10 de agosto de 2013
10 de agosto de 2013

fermin rodriguez
Imagen Crónica del Quindío

Qué paradoja. Don Fermín, ese ejemplar caballero, humilde y sencillo como el que más, el anciano sabio e inteligente que conocí, apenas si sabía leer y escribir. Pero con su dedicación a transformar lo inhóspito en apacible y cómodo hábitat sin abrirle heridas irreversibles a la tierra, sino abonándola con sus propias manos llenas de afecto, para sembrar cromáticos jardines y frutos aromados, trazarle decorosamente caminos a la juventud, no solo estaba preparándoles un escenario sugerente a los poetas, pintores y narradores del porvenir, sino demostrando que la vida es mucho más que un inútil tránsito entre dos oscuridades.  

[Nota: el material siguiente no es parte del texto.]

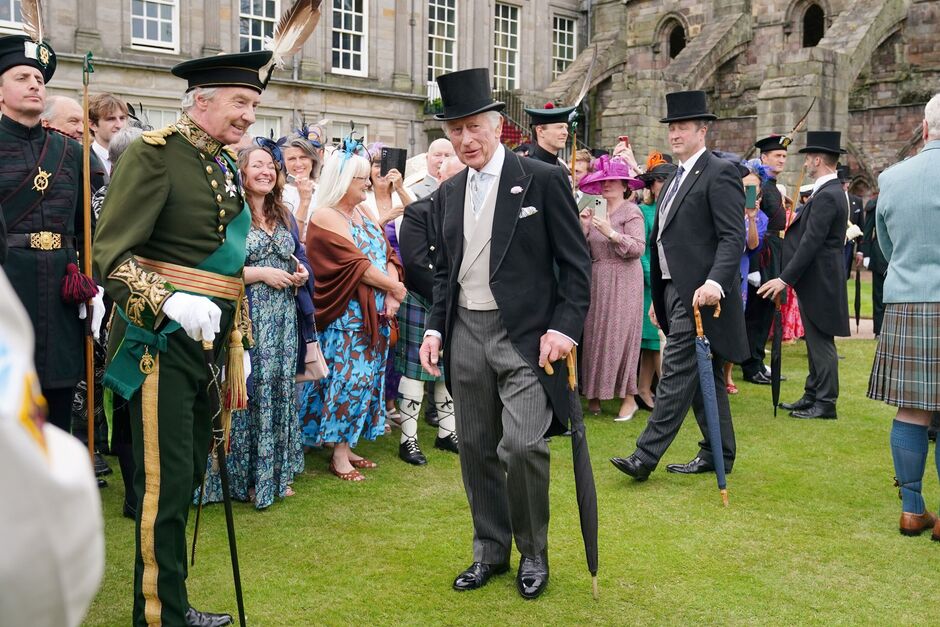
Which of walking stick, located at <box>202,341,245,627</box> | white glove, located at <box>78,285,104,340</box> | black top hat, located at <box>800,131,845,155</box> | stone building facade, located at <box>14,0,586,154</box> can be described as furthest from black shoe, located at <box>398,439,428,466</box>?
stone building facade, located at <box>14,0,586,154</box>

Se  reunían en él contradictorias características que daban pábulo a una personalidad al tiempo magnética y elusiva. Por una parte, una avasalladora timidez conjugada con una sabiduría aprehendida de la interacción de las especies, de las abejas, de las hormigas, de las aves, que pudo adaptar en su entorno al postconflicto de los años cincuenta, a la convivencia civilizada alejada del sectarismo bipartidista y del lenguaje cifrado de esa forma instrumentalizada de ciencia y tecnología, que produce calamidades y destrucción. Don Fermín era un creador de vida(s). Porque su vida -derivada de una cepa genética longeva- ha tenido lugar dos veces, una vivida, ricamente humana y humanista en su magisterio nativo, y otra sembrada; esa que dejó en los extensos y prolijos cultivos destinados a sobrevivirlo para siempre, para darles vida a otros por muchos años que a su tiempo vivirán, si el conflicto sociopolítico y el perverso modelo neoliberal no se los impide.

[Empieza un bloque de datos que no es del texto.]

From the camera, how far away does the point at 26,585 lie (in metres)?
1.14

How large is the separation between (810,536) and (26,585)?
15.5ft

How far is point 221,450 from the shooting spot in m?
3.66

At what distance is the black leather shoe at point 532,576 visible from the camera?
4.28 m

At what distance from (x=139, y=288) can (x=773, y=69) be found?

Don Fermín, estaba gobernado por una ley, la de la ética que a su vez era también la lógica de su orden mental y de su disciplina artesanal. Así como el movimiento de los astros está gobernado por la ley de la gravitación, a este digno ciudadano lo gobernaba -como diría Kant- la ley de la razón moral. Tras su cotidiana taza de café, exquisitamente preparado por doña Marina González Parra su bella compañera y esposa, en el sosiego pleno del amanecer interrumpido por campanarios y cantos de gallos de roja cresta al apagarse el resplandor de las hogueras crepitantes, salía a transformar el monte en simétricos sembrados y a regodearse con su universo en movimiento: el alegre concierto de las aves en los árboles y el rumoreo de los cristalinos cauces tributarios del río Quindío. Entonces las sombras de la noche se agitaban cruzadas por los primeros rayos del sol para darle paso al despliegue de las energías de esos “alientos encorvados sobre el surco”, en la fecundación vivificante de la noble tierra.

La precaria educación convencional le había aportado a sus reflejos, elementales bases matemáticas que lo orientaban en los cálculos de la producción agropecuaria, en la proyección de las distancias para respetar las cuencas hidrográficas y en un concepto geométrico para desarrollar la arquitectura vegetal con que fue poblando las aldeas dispuestas a emanciparse  de la vieja y sangrienta ruralidad en Génova y Quimbaya, y que le sirvió para dotar la vivienda suya y la de sus muchos amigos campesinos liberales, de la mueblería de cedro y mimbre, en cuya construcción era todo un inspirado artista.

A  los 99 años, el 26 de julio de 2013 a la una de la tarde, después de dedicar su último tiempo a abrazar la naturaleza viva de la que estuvo siempre rodeado y enamorado, como de su esposa y de sus hijas Myriam (mi esposa), Julieta, Martha Gladiz y Luz Amanda, Don Fermín entregó sus cenizas a la tierra de donde provino; es decir, “al lugar del nacimiento, del crecimiento y el amor”.